The rapidly increasing amount of data generated each year makes extracting useful information from that data ever more important. Companies are making use of various data techniques to answer business questions and power their decision-making. This data is often stored in data warehouses and databases which has to be extracted, pre-processed, and analyzed before it can be modeled using statistical techniques.
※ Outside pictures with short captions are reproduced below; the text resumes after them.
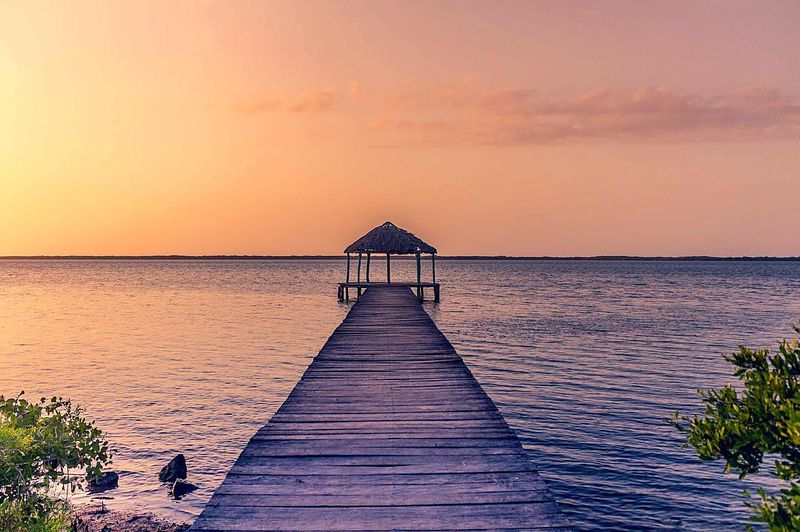 image: Beautiful sunset in Río Lagartos ? ....#riolagartos #yucatan #yucatanturismo #yucatantourism #mexico #mexicolors #mexicotravel #mexicoinmypocket #mexicodesconocido #natgeomx #beautifuldestinations #travellingthroughtheworld #ig_mexico #ig_shotz #ig_col by majolophoto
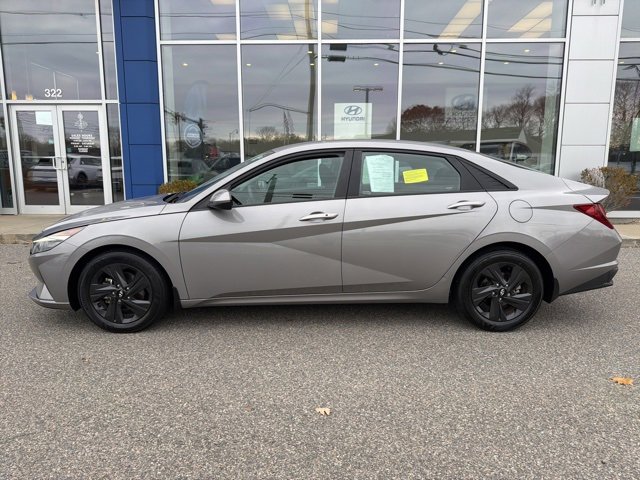 Certified 2022 Hyundai Elantra SEL image 9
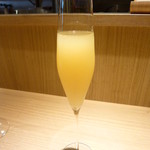 RISTORANTE IL NODO - シャンパングラスでサーブ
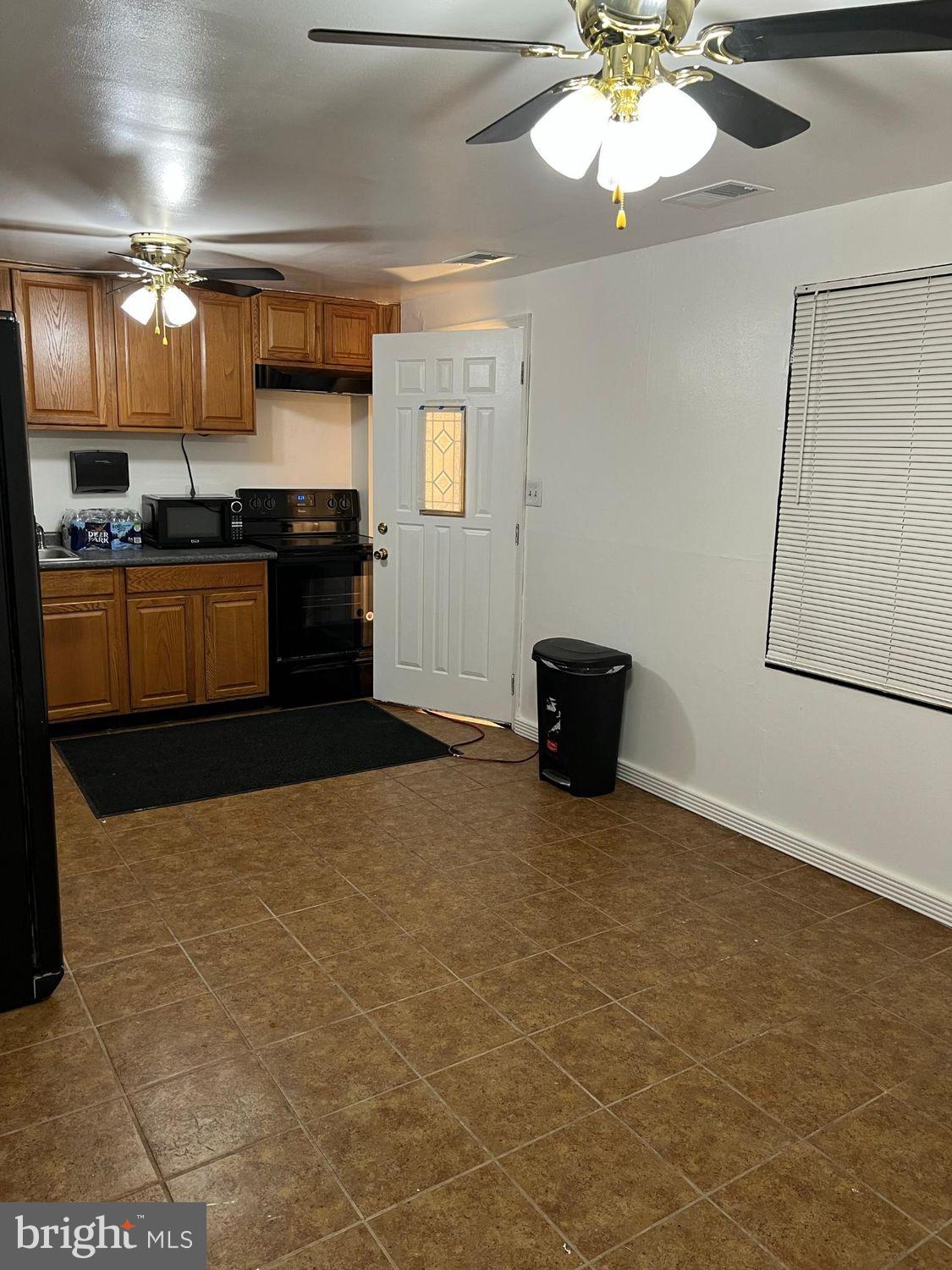 7620 Burnside Road Landover, MD 20785 - Photo 17 of 31 Gallery Image 17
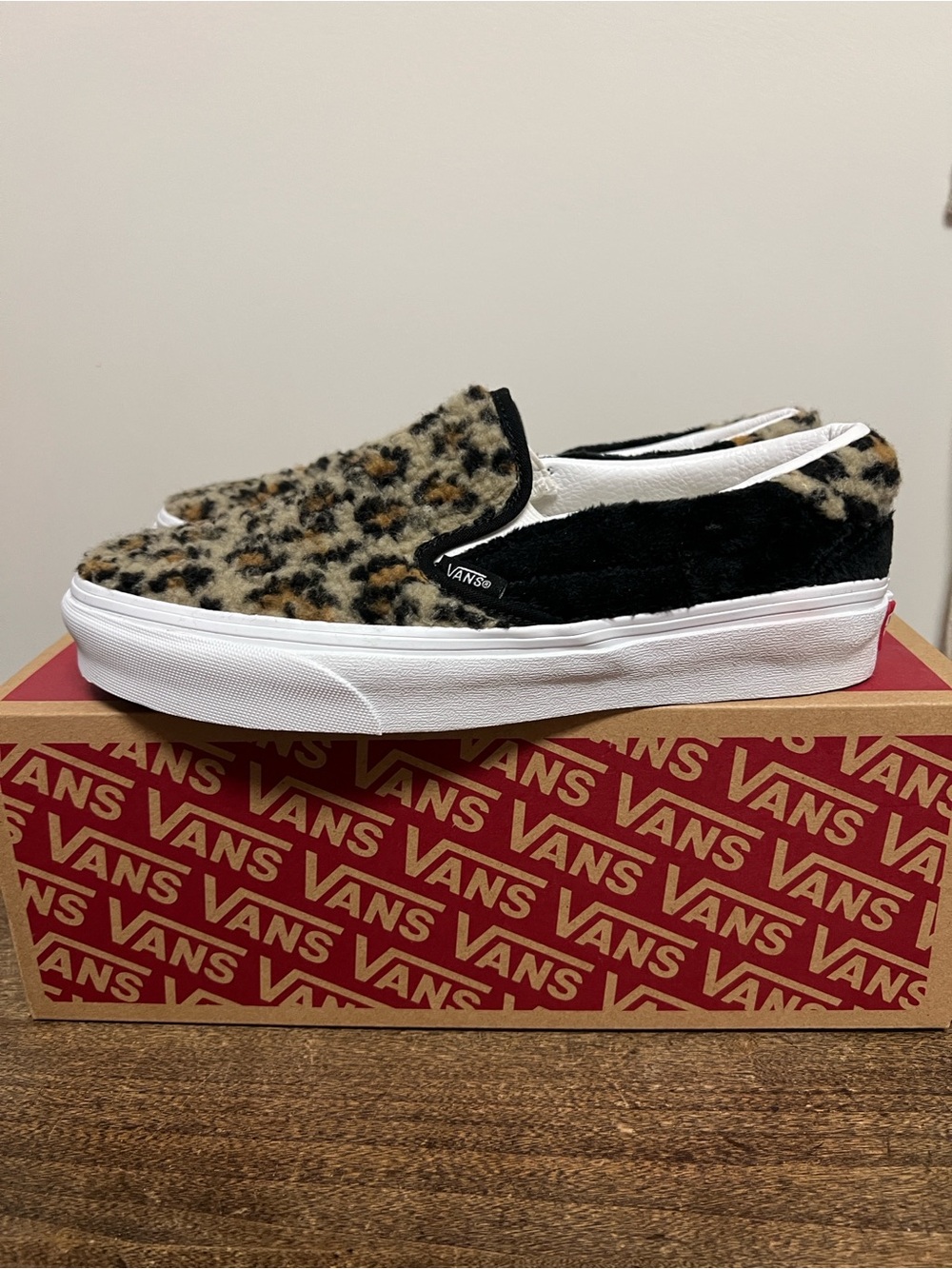 Vans Leopard Print Black Slip On Sneakers 🐆New In Box - Size 7.5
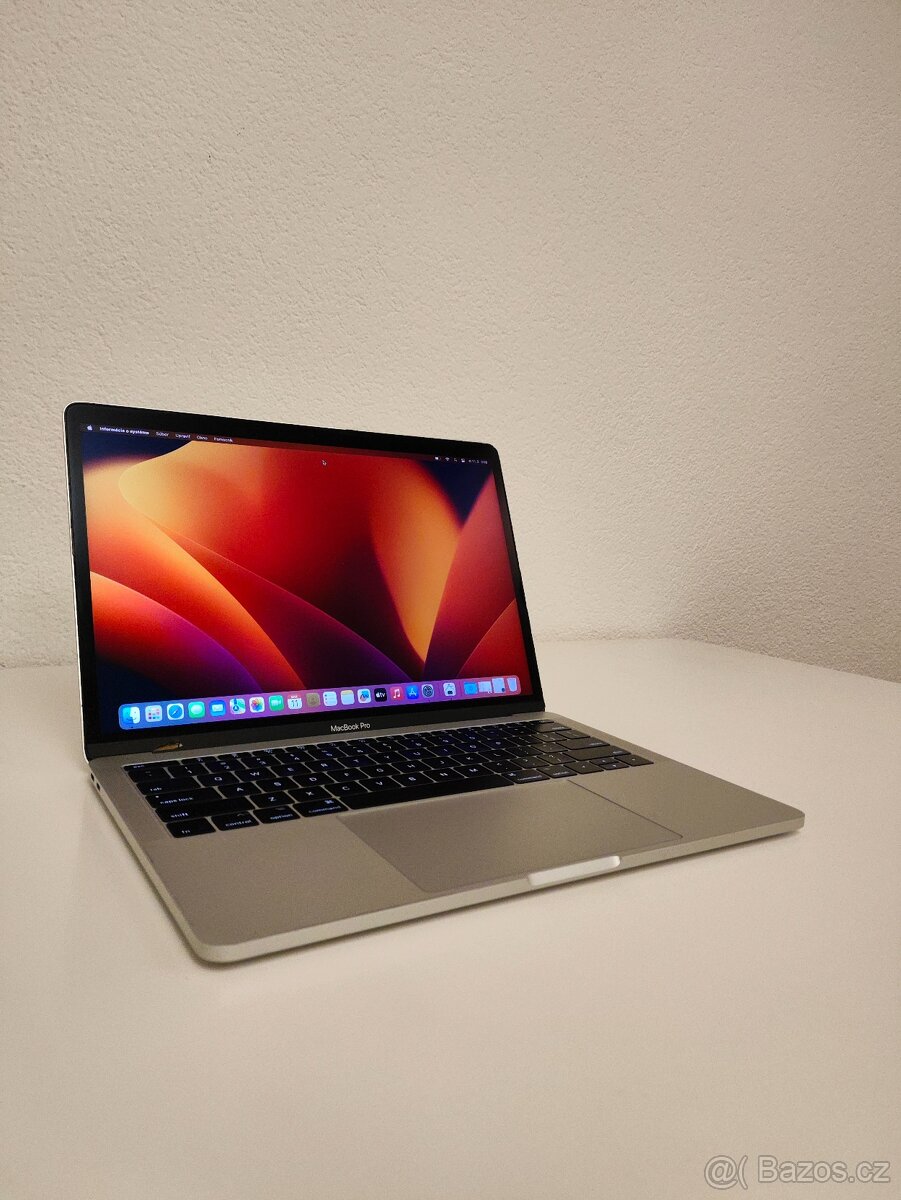MacBook Pro 2017 | i5 • 8GB • 256GB SSD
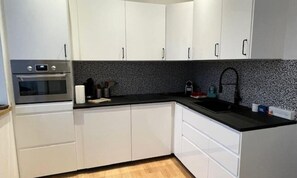 Fridge, oven, dishwasher, coffee/tea maker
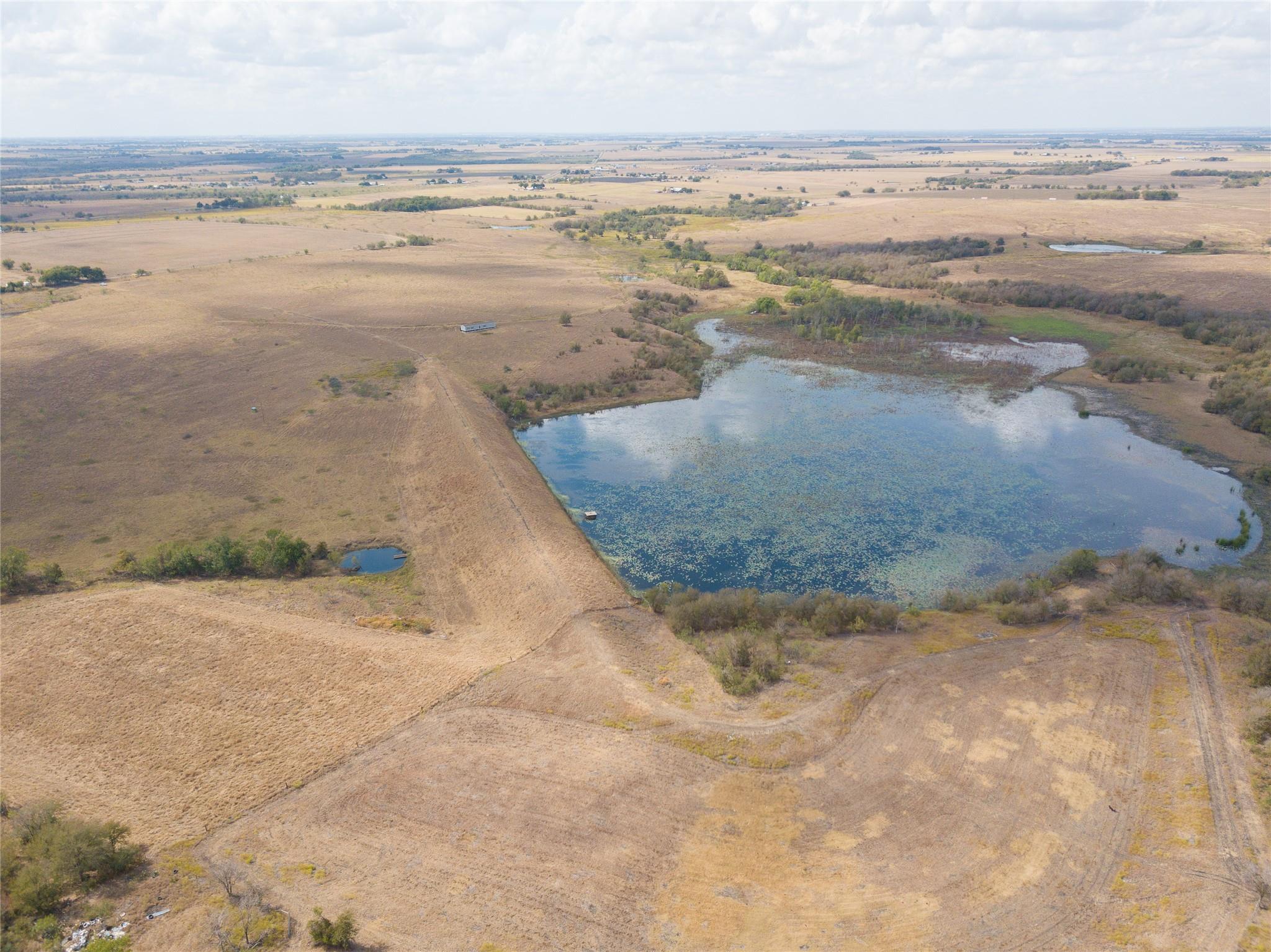 2689 County Road 419 Rd, Taylor, TX 76574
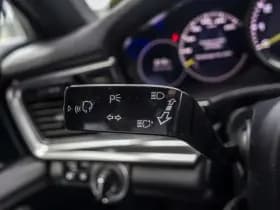 Porsche Panamera thumbnail 33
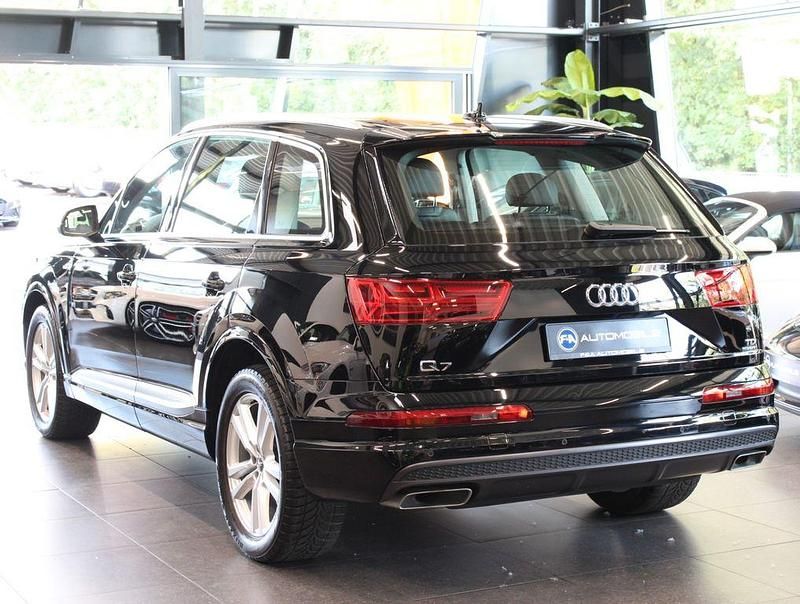 Gebraucht Audi Q7 Ambiente 218 PS (160 kW) 2017 Schwarz SUV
The goal of this course is to provide the necessary technical expertise for extracting and exploring data stored in databases as well as building and evaluating common statistical models. Specifically, the course covers four broad topics: (1) Extracting data from databases using SQL and performing exploratory data analysis; (2) Building data-based supervised statistical models to find a predictive function; (3) Evaluating the results of the models, and (4) Working with non-tabular data and unsupervised models. The main statistical methods covered include shrinkage methods (L1 and L2 regularization), maximum margin classifiers, tree-based bagging and boosting algorithms, and clustering methods. Students are also equipped with the tools to perform model evaluation using cross-validation approaches, bootstrapping for estimating uncertainty, utilizing common classification evaluation metrics (e.g. F1-Score, ROC-AUC), and extracting feature importance, among others.
The course heavily focuses on predictive modeling using Python. Foundational knowledge in statistics, mathematical analysis, and Python programming is assumed.